Densho Digital Archive
Emiko and Chizuko Omori Collection
Title: Jim Hirabayashi Interview
Narrator: Jim Hirabayashi
Interviewers: Chizu Omori (primary), Emiko Omori (secondary)
Location: San Francisco, California
Date: October 2, 1992
Densho ID: denshovh-hjim-01-0006

<Begin Segment 6>

CO: Actually, we were talking about ways that people got around those laws.

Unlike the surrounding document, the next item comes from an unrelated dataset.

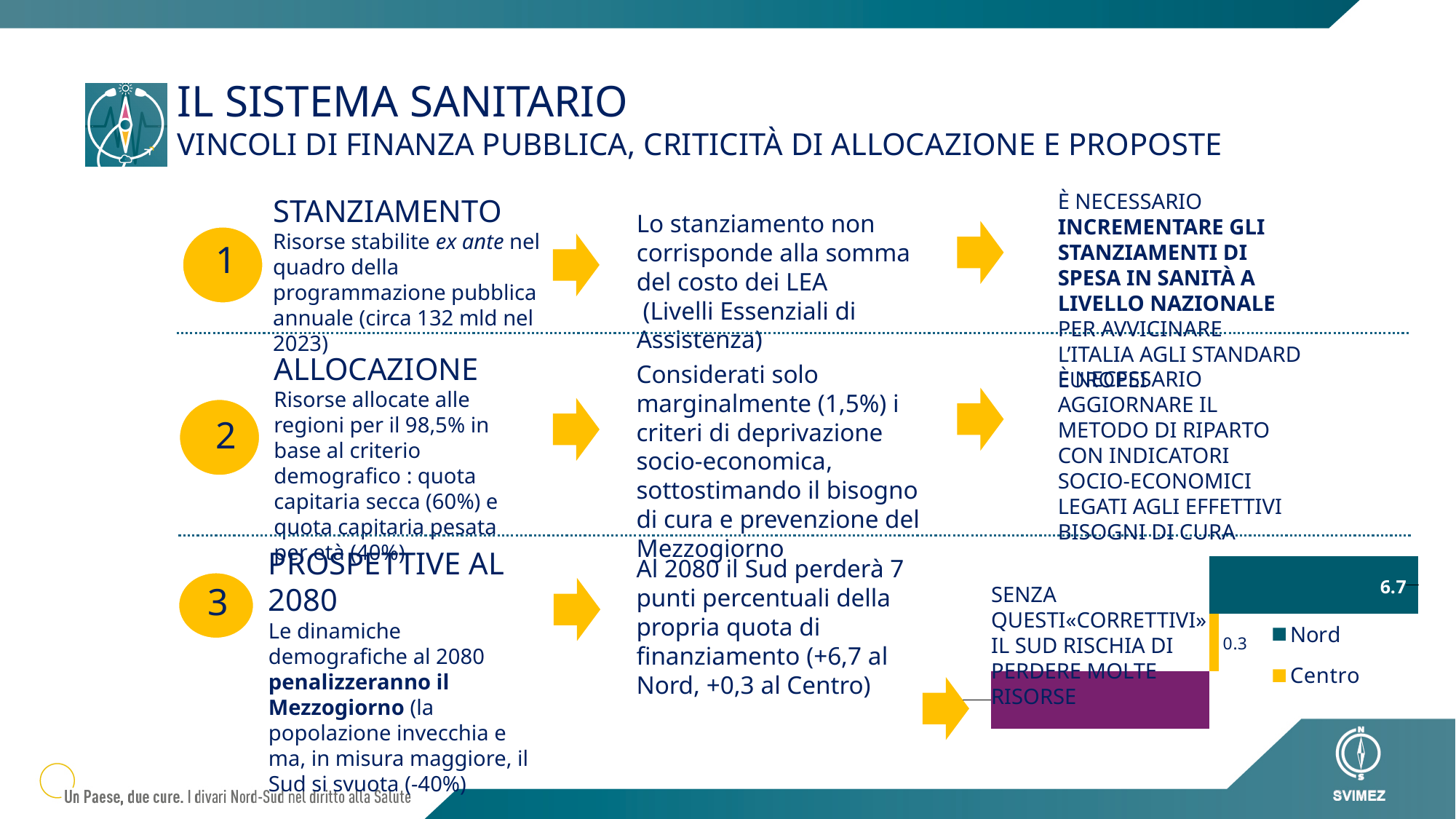
In the bar chart at the bottom right, which of the labelled series has the lowest value? Centro How many bars are drawn in the bar chart at the bottom right? 3 What kind of chart is shown at the bottom right of the slide? Bar chart In the bar chart at the bottom right, what colour is the bar for Centro? Yellow In the bar chart at the bottom right, what colour is the bar for Nord? Dark teal In the bar chart at the bottom right, which is larger, the value for Nord or the value for Centro? Nord In the bar chart at the bottom right, what is the value for Nord? 6.7 How many series does the legend of the bar chart at the bottom right list? 2 In the bar chart at the bottom right, which of the labelled series has the highest value? Nord In the bar chart at the bottom right, what is the value for Centro? 0.3 In the bar chart at the bottom right, what is the difference between the values for Nord and Centro? 6.4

JH: Yes, the fact that the Isseis were very astute about their position in this country and about the racism that was here, so that whenever laws were enacted against them -- and there were many -- they devised a variety of ways to get out of the law or to contest the law. And so the device of buying the land in the name of their Nisei children was one way they're getting around the alien land law. In my parents' case, the, the eldest child, this was in 19'... it was a little before 1920, I believe, that the eldest child was still a minor and this is why they appointed a legal guardian for her who was an American, and then purchased the name in her land -- purchased the land in her name. And that was what the county prosecutor was contesting, that it was only subterfuge to get around the law and he was successful in the case of my parents' land. But there were, there were people that contested the naturalization law as well, the most famous case was the Ozawa case. He was a man from, an Issei, but he went to the University of California. And he was probably the most acculturated, assimilated of the Issei, and he contested the 1790 law, but lost. And so...

EO: Japanese cases were taken to the Supreme Court.

JH: It was taken to the Supreme Court.

EO: Yes. We just wanted to get back and have both, to say your families. Because again, he got... to go back. They appealed that decision.

JH: Yes, it was appealed through the, I suppose it went through the State Supreme Court. I don't recollect now, I'd have to look up the record. But it did eventually go up to the United States Supreme Court and where, the ruling was upheld in about 1926, I believe it was. 1925 or 1926.

EO: This is your family's case. Ozawa was...

JH: This is the family's case.

EO: Ozawa was earlier.

JH: Ozawa...

EO: 1924.

JH: Yeah, something like 1924, yeah.